The limited field activity in the region since last week's report has focused on application of anhydrous ammonia and preemergence herbicide. Very limited corn planting was done, and some oats were seeded late last week. Widespread precipitation on April 28 in the form of rainfall and snow flurries, coupled with limited drying conditions, has halted fieldwork for a few days. Extension educators monitoring black cutworm traps continued to catch moths during the past week, but no intense captures were reported.
Jim Morrison, crop systems Extension educator, reports some alfalfa winterkill across northern Illinois, typically in a spotty pattern within a field but commonly in low, wet areas.
The weather and wet fields continue to be the focus in southern Illinois. Conditions have improved slightly, and some fieldwork is progressing. Ammonia applications, some tillage, and limited corn planting have occurred. Farmers are anxious about the fieldwork delays.
Wheat is growth stage 8, probably a week later than average. Most wheat is also shorter than normally expected. Fields show excess water stress.
Alfalfa weevil feeding is easily noticed. Cool-season grass pastures are good to excellent.
Planting finally picked up steam in the west-central region, with varied levels of progress throughout the area and plenty of tillage work. Rainfall encountered earlier in the week will likely hold some producers back until Wednesday or Thursday, while others were able to hit fields on Tuesday. Some corn has emerged, and those early fields managed to skirt any frost injury. However, the cold weather did knock back soil temperatures.
Wheat in the west-central region seems to average about Feekes 6, with the first node of the plant just evident above the soil surface. That crop also skirted any injury from cold weather, looks relatively good except for some evidence of viral disease, and has become a little woolly here and there with winter annuals poking through.

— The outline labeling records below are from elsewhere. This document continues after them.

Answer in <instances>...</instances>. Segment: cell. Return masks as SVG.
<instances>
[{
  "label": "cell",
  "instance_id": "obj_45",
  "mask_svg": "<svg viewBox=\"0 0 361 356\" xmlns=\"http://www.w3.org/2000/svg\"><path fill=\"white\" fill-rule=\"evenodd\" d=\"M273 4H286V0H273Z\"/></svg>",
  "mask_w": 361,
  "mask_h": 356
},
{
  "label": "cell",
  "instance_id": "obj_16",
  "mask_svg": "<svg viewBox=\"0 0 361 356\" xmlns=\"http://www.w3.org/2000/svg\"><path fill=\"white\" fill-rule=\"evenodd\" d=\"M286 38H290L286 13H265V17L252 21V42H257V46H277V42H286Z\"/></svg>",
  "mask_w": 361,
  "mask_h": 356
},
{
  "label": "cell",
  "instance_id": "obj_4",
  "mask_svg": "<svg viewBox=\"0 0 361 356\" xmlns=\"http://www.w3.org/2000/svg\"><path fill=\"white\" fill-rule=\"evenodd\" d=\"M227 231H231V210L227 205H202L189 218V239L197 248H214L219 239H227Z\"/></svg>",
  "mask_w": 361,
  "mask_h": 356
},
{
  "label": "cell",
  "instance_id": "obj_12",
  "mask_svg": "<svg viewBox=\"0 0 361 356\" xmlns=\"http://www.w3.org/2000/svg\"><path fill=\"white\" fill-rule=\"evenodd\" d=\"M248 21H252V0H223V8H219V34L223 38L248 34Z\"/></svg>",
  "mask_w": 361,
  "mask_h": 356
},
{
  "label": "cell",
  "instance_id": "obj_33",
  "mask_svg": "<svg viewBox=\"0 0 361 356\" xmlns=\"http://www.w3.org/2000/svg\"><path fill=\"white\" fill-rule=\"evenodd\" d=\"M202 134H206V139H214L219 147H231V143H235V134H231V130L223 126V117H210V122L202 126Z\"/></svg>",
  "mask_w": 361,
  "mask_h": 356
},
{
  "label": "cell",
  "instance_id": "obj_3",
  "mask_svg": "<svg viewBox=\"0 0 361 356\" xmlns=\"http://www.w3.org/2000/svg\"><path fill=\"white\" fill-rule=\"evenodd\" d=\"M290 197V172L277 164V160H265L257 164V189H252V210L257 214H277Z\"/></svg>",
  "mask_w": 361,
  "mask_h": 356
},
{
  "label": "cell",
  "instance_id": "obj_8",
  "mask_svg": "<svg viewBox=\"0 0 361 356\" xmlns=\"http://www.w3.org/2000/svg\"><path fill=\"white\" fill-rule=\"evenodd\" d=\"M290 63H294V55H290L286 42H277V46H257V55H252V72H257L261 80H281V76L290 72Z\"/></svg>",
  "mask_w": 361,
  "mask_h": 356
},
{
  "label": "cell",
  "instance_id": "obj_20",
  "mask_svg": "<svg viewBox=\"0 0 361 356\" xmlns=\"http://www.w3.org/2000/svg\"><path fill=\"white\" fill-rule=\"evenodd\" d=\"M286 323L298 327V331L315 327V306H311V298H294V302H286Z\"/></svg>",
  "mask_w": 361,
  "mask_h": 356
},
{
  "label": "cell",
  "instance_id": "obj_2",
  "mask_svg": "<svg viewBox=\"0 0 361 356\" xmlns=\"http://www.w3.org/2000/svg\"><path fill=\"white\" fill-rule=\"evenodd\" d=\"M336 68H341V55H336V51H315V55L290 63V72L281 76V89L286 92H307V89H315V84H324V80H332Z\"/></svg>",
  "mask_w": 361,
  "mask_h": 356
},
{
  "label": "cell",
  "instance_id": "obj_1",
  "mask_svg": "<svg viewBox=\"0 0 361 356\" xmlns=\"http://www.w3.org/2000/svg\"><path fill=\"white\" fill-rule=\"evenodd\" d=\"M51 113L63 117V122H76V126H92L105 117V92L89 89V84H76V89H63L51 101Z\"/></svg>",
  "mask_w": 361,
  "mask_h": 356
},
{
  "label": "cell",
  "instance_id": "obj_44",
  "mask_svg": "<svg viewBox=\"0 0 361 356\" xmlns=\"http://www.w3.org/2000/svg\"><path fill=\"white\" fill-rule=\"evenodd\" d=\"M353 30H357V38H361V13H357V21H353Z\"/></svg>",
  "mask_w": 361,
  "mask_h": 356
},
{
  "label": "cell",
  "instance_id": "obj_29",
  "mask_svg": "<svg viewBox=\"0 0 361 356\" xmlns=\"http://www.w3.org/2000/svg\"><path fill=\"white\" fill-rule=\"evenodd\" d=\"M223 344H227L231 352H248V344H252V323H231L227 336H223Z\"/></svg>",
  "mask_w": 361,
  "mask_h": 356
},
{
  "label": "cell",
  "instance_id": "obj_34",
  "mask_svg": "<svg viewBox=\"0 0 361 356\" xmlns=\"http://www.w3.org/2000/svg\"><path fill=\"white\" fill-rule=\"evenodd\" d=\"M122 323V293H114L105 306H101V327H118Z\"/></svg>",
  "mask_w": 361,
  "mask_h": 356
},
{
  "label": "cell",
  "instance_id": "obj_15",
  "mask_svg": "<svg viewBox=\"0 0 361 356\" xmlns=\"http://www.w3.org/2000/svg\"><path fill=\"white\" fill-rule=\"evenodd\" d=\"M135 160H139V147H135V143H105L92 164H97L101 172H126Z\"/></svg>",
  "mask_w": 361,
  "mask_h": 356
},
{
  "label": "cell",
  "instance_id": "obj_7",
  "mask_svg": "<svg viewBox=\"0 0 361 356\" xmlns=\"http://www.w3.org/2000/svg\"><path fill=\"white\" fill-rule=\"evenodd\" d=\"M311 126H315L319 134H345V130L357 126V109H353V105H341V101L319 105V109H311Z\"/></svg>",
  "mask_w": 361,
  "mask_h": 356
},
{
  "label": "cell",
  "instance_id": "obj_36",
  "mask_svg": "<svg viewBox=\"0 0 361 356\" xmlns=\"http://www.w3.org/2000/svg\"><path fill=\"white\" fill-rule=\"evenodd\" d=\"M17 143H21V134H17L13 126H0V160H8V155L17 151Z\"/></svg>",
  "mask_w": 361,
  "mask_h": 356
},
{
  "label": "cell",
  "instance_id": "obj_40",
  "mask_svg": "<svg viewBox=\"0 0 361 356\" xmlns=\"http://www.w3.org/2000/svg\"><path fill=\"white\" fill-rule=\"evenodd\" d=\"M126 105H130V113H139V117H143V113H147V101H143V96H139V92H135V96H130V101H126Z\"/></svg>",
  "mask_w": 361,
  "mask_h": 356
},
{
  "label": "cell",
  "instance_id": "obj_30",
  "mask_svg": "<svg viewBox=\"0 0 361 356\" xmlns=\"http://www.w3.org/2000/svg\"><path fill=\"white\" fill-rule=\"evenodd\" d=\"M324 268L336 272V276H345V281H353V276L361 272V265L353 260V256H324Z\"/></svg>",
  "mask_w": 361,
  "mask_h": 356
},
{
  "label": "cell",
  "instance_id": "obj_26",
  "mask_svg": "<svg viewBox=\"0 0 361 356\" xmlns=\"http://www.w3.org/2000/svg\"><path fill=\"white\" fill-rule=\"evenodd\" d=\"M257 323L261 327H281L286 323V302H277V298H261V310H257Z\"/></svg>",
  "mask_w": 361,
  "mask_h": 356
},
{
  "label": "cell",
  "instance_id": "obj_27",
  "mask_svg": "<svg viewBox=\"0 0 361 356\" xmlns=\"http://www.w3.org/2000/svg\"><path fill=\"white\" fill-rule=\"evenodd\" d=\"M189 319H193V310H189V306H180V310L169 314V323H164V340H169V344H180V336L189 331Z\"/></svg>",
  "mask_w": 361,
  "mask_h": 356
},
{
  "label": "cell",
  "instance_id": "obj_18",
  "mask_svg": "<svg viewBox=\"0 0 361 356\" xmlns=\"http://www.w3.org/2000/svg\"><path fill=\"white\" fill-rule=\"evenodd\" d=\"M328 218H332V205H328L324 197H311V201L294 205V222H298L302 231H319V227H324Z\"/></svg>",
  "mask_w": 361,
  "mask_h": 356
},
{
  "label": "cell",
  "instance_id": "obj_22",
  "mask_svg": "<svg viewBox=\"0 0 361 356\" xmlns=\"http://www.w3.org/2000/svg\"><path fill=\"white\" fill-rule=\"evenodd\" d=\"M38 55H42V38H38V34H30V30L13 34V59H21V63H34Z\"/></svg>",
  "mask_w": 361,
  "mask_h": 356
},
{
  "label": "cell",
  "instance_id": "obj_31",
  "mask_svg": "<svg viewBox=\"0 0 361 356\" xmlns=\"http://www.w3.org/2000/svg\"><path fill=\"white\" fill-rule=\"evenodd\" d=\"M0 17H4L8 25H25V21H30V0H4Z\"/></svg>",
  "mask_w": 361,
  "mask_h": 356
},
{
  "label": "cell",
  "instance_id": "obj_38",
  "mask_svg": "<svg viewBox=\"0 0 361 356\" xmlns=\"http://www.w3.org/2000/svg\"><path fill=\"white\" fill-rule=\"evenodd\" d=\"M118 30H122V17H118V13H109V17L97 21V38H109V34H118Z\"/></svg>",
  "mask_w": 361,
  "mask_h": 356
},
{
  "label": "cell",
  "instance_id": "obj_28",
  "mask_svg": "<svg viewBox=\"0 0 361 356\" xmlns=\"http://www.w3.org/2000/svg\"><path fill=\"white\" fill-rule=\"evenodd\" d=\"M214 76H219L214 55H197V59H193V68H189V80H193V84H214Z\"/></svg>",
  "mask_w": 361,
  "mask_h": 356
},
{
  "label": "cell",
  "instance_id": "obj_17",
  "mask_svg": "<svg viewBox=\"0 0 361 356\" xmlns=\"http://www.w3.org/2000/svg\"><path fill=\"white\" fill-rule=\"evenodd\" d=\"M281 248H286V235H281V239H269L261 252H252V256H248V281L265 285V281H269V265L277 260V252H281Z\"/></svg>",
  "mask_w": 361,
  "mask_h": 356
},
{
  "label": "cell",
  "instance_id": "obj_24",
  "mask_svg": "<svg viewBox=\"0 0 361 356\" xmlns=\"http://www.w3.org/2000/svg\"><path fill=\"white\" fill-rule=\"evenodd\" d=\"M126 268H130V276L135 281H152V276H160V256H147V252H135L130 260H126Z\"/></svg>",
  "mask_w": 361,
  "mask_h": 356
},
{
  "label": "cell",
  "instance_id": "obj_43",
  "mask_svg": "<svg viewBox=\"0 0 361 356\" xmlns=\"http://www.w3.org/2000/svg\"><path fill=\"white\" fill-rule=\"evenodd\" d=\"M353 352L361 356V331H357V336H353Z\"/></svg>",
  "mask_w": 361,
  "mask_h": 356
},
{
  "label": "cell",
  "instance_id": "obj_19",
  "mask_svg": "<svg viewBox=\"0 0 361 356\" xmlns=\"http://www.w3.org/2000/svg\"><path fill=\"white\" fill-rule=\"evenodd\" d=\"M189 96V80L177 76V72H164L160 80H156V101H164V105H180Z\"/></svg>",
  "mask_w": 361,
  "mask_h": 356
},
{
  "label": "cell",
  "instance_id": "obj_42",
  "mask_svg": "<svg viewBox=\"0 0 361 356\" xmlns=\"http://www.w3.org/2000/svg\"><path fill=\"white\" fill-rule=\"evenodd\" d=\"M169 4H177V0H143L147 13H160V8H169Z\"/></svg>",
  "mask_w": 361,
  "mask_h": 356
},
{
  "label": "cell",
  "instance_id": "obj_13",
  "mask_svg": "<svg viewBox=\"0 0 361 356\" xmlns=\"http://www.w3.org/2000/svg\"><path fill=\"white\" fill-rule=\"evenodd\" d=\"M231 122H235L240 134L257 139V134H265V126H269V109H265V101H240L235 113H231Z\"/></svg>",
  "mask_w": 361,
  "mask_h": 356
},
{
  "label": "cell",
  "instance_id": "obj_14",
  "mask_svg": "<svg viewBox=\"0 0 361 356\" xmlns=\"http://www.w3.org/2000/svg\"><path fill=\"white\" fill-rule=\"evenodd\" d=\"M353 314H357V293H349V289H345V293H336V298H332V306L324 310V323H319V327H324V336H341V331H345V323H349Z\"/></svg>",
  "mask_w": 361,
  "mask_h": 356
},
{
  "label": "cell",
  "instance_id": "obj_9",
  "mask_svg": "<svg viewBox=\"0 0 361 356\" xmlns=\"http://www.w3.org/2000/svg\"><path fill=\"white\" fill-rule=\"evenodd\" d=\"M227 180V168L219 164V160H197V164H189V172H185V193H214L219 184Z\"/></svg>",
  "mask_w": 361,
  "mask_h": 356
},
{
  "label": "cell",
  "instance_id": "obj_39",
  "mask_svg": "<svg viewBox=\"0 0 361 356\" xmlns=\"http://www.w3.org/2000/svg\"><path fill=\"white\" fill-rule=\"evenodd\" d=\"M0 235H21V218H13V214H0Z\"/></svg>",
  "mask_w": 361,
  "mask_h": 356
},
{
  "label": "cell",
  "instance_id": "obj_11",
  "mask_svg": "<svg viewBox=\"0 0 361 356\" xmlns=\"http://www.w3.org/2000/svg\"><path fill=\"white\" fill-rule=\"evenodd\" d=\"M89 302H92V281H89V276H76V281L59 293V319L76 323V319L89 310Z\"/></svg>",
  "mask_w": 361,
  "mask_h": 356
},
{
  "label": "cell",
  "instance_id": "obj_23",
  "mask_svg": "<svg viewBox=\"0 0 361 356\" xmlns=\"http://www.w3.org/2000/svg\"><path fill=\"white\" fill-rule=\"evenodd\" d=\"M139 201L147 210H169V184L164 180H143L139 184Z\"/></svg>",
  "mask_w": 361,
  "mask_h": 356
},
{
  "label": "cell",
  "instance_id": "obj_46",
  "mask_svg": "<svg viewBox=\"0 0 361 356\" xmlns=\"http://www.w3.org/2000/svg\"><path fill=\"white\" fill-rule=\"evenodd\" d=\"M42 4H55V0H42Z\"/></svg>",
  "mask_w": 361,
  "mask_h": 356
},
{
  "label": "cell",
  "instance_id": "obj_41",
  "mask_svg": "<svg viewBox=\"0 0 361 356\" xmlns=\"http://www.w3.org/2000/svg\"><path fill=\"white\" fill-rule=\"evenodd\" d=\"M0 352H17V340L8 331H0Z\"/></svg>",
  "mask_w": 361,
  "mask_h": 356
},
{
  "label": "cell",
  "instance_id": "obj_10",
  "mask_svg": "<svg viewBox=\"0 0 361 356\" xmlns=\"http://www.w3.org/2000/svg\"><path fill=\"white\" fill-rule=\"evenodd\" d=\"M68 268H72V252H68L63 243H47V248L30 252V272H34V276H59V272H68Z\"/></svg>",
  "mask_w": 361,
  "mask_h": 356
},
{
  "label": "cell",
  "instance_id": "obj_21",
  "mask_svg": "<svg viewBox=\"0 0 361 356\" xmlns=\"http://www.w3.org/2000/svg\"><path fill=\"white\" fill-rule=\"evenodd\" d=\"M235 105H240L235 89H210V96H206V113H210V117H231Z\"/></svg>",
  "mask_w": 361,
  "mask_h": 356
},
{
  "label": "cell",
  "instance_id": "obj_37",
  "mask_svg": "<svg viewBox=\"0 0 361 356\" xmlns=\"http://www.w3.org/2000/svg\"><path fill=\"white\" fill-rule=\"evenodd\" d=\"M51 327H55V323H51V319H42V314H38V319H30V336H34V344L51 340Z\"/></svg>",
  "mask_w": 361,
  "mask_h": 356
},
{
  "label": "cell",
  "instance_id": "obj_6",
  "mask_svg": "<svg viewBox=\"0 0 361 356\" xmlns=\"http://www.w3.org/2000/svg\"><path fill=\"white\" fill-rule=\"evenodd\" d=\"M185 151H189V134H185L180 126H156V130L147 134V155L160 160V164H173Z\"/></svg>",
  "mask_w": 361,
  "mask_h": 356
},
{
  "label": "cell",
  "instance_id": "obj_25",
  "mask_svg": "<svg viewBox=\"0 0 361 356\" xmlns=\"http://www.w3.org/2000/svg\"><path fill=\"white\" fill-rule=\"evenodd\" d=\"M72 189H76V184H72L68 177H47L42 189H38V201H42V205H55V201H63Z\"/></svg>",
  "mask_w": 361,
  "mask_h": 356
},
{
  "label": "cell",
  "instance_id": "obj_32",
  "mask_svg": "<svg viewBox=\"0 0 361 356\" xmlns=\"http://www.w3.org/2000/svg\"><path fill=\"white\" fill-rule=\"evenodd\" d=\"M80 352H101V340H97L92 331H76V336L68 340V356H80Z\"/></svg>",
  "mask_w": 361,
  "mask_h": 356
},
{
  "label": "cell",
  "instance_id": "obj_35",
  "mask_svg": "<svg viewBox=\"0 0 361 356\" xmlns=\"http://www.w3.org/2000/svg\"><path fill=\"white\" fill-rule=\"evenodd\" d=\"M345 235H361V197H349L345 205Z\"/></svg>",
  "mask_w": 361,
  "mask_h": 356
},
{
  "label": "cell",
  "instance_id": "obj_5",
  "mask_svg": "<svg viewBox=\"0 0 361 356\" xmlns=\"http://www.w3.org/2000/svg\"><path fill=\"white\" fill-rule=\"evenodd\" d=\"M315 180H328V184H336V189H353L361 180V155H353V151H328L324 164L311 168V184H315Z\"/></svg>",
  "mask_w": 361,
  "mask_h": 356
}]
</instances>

While some wheat did suffer a little winter injury, most damage has been restricted to small areas of the field.
It seems to be a good year for winter annuals, with plenty of henbit purpling no-till fields in the area and lots of chickweed. This is a poor combination with the recent news of some intense black cutworm captures in our region (specifically noted by Mike Roegge in Adams-Brown Extension) and with some exceptional adult flights in Missouri.
Alfalfa continues to progress well, with some fields nearing a foot in height and little evidence of cold injury.